Top Five: John Williams

Amanda Kirkham

John Williams recently earned his 49th Oscar nomination for The Book Thief. In honor of this great achievement, I’ve decided to focus my Top Five this week on his works. Here are my Top Five John Williams Scores.

5. Superman (1978), Nominated

Christopher Reeve was the perfect embodiment of Superman and Clark Kent. He was charming and handsome as the dashing superhero, and endearingly awkward as the alter ego. He required the perfect soundtrack to accompany a flawless portrayal of the famed comic book icon, and John Williams delivered just that. His score is larger than life and sounds distinctly American, with its fanfare inclinations. Superman is, after all, about “Truth, Justice, and the American Way.” John Williams understood the good-boy character of Superman, as well as the light-hearted nature of the story. The music he provided underscores the fun tone of the film perfectly.

superman-christopher-reeve-new-york

4. Jurassic Park (1993), Not Nominated

I, as much as everyone else that experienced the 90s, am highly anticipating Jurassic World (set for release June 2015). This is of course because Jurassic Park was a huge part of my childhood. I had plenty of nightmares involving dinosaurs chasing me, and there was always that distinctive music playing in my dreams. John Williams’ score for the film both inspires and terrifies. When Dr. Grant (Sam Neill) first encounters the dinosaurs, the music swells, giving it a wonderful sense of hope and awestruck amazement. Then there is an incredible boom, warning that something big is coming, paired with a flute to give the listener the feeling of being in a jungle, surrounded by the unknown and probably dangerous. Williams truly knows how to evoke not only the emotion of the film but the environment as well.
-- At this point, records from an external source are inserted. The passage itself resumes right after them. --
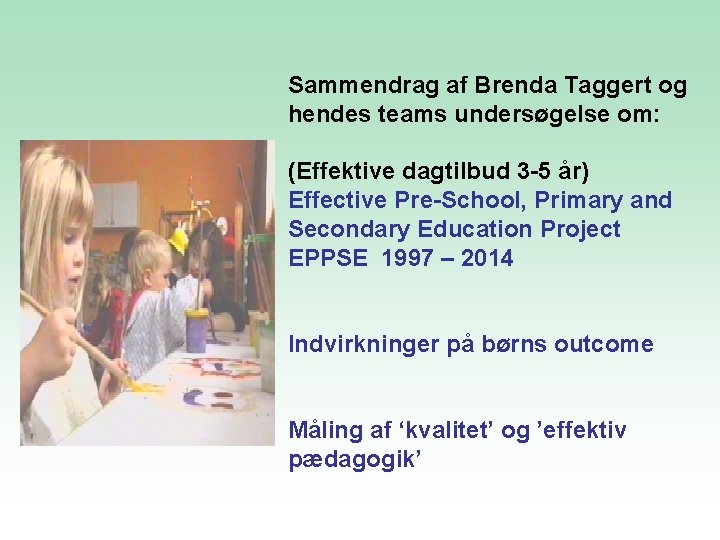 Sammendrag af Brenda Taggert og hendes teams undersøgelse om:

(Effektive dagtilbud 3-5 år)
Effective Pre-School, Primary and Secondary Education Project
EPPSE 1997 – 2014

Indvirkninger på børns outcome

Måling af ‘kvalitet’ og ’effektiv pædagogik’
3. Star Wars: Episode IV – A New Hope (1977), Won

An epic story from a “long time ago in a galaxy far, far away” demands a soundtrack just as grand. Thankfully, John Williams was there to answer the call. His composition for the film has high levels of heroic themes, matched with romantic melodies to invoke a sensation of excitement and adventure. I think it’s incredible how Williams combines musical sounds to create a space-like atmosphere. Some of the lines of music sound just like what one might imagine a twinkling star would. Then he throws a loop in it all by utilizing the instruments to sound mechanical, or even animal-like to represent the action of a scene. And let’s not forget that incredible march that signals the entrance of the films’ most infamous character, Darth Vader. Its strong, deep notes convey a heavy military presence perfectly suited for the character.
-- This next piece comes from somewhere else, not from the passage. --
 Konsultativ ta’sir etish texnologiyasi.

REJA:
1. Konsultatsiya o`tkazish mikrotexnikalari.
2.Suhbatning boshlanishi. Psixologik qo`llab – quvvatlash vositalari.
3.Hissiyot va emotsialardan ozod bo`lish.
2. Raiders of the Lost Ark (1981), Nominated

Another adventure film that John Williams provided just as awesome a score for (he’s pretty good at those). Indiana Jones is an everyman’s hero. He’s not superhuman but he can still kick butt and take names. He is what normal people pretend they could be (smart, confident, and handsome as hell). The Raiders theme that Williams created is like an exhilarating thrill ride. It fits the character impeccably because he isn’t a straight-shooter when it comes to his escapades. He’s all over the map, up and down, never going about things in a typical fashion. Williams’ music reflects this carefree, impetuous attitude with it’s energetic score, and upbeat notes that evoke that sense of adventure the film expresses.

1. Jaws (1975), Won

Let’s all be honest, never have two notes been so terrifying to audiences as those depicting the monster from the deep in Jaws. John Williams’ music in the film has the extra responsibility of representing the villain, for an hour, before the audience even gets a glimpse of it. He achieves this with a dark, predatorial sound that consists of such a simple note arrangement. It’s quite brilliant. The rest of the score contains exciting, thrill-seeking moments, like when the trio set out to hunt the shark down. Then there are the horrifying sounds, like the one that recreates an inhuman scream when Hooper is inspecting Ben Gardner’s boat, and gets an unpleasant surprise. In my opinion, this is a perfect film, with a perfect score, and is both Steven Spielberg’s and John Williams’ best work.